Right now I’m working on learning more about UIMA. What is UIMA and why would you want to learn it? Well, if you work in the Computational Linguistics field would you be surprised to know that UIMA is what powered Watson on Jeopardy? The head guy over at IBM in charge of Watson development is also the head guy of UIMA development, shocker that they ended up using it. UIMA is basically a “standard” way to create pipelines for data to travel through. UIMA stands for “Unstructured Information Management Architecture”.

For example, lets say you want to do proper name classification but your final algorithm relies on POS tags and Syntax trees. How do you go from raw data into data that is usable for your classifier to train on and classify? When I was working on my Undergrad I took a senior CS course that used an XML driven framework that I think came from Berkeley (I think). The framework allowed us to define in XML what classes to instantiate to handle the data in whatever form it was. For example, there would be a “reader” that would read in a corpus, create the syntax tree objects and then pass them off to the classifier or “trainer” or what have you. The framework forced us to code to a standard so all our models and classifiers were interchangeable in each others XML files. It also allowed us to use data that was either structured or unstructured. UIMA appears to be something like this.

I’m still learning so I may have some concepts wrong but I hope to walk through learning UIMA with you. I started with reading the first page at http://uima.apache.org/

The frameworks support configuring and running pipelines of Annotator components. These components do the actual work of analyzing the unstructured information. Users can write their own annotators, or configure and use pre-existing annotators. Some annotators are available as part of this project; others are contained in various repositories on the Internet.

UIMA looks like it has expanded on the idea of having an XML framework to include lots of other options and also a specific Java and C++ frameworks for writing your code. Something that has me really excited is how UIMA also has a server component that allows REST based annotation. Oh the possibilities! To get started with UIMA I started going through their documentation.

The two tutorials / documentation pages that I found most useful were this (overview and setup) and that (create your own annotator). It took me a few hours to go through these but I felt they got me started really quick with both understanding the background / theory of UIMA and how to write a simple annotator. KEY NOTE: the actual UIMA update site is http://www.apache.org/dist/uima/eclipse-update-site/ as of this writing, not what is in their tutorials.

UIMA is the real deal, a way to create a pipeline of annotation and analysis from start to finish. While I have personal concerns about the whole “Watson” incident (I don’t think it is fair to compare humans vs computers on speed, I found the whole thing a little silly) I have a growing respect for the team that developed UIMA in conjunction with Watson. There are even tools to package your analysis engines and distribute them so that they just plug into another persons UIMA pipeline.
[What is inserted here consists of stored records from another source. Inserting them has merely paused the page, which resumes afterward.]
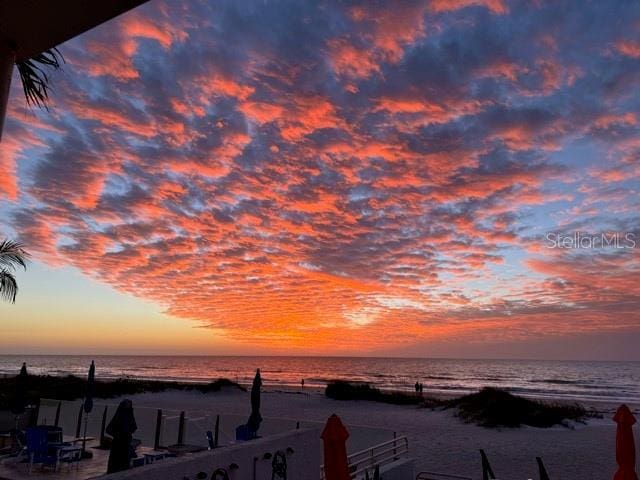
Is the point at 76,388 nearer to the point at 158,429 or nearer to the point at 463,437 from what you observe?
the point at 158,429

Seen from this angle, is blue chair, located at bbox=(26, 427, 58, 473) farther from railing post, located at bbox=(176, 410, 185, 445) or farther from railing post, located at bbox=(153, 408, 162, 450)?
railing post, located at bbox=(176, 410, 185, 445)

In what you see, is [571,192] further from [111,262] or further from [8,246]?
[111,262]

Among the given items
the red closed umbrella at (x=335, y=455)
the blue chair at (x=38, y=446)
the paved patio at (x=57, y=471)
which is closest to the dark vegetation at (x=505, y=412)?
the paved patio at (x=57, y=471)

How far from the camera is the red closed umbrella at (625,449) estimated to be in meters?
7.39

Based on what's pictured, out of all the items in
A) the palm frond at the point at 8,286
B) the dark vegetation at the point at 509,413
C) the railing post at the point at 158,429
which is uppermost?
the palm frond at the point at 8,286

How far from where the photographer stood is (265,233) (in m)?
26.6

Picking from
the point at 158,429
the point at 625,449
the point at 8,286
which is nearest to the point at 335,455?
the point at 625,449

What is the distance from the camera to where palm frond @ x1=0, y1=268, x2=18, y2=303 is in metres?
11.9

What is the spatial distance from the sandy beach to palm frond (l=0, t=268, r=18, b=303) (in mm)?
13332

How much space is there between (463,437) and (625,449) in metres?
16.9

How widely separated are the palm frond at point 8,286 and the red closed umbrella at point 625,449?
12.9 meters

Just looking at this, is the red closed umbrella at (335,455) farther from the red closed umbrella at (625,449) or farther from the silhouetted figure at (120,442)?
the red closed umbrella at (625,449)

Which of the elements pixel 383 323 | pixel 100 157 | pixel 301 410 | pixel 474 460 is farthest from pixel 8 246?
pixel 383 323

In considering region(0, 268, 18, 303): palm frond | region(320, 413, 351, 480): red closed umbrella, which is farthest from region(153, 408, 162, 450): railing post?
region(320, 413, 351, 480): red closed umbrella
I have to admit I’m sort of geeking out about this. For a special research project during my Undergrad I wrote a sentence analysis tool that combined part of speech tagging, syntactic parsing, semantic parsing, morphological parsing and a feature analysis tool that used all the previous things to discover grammatical features about sentences. I had to tie together multiple different engines and create readers and basically do everything that UIMA would have helped me do in a more efficient and portable way. Granted, when I did this project IBM had just barely started working on UIMA but still. The idea that it exists now fills my mind with possibilities.

How would you use UIMA? Do you use it? If so how?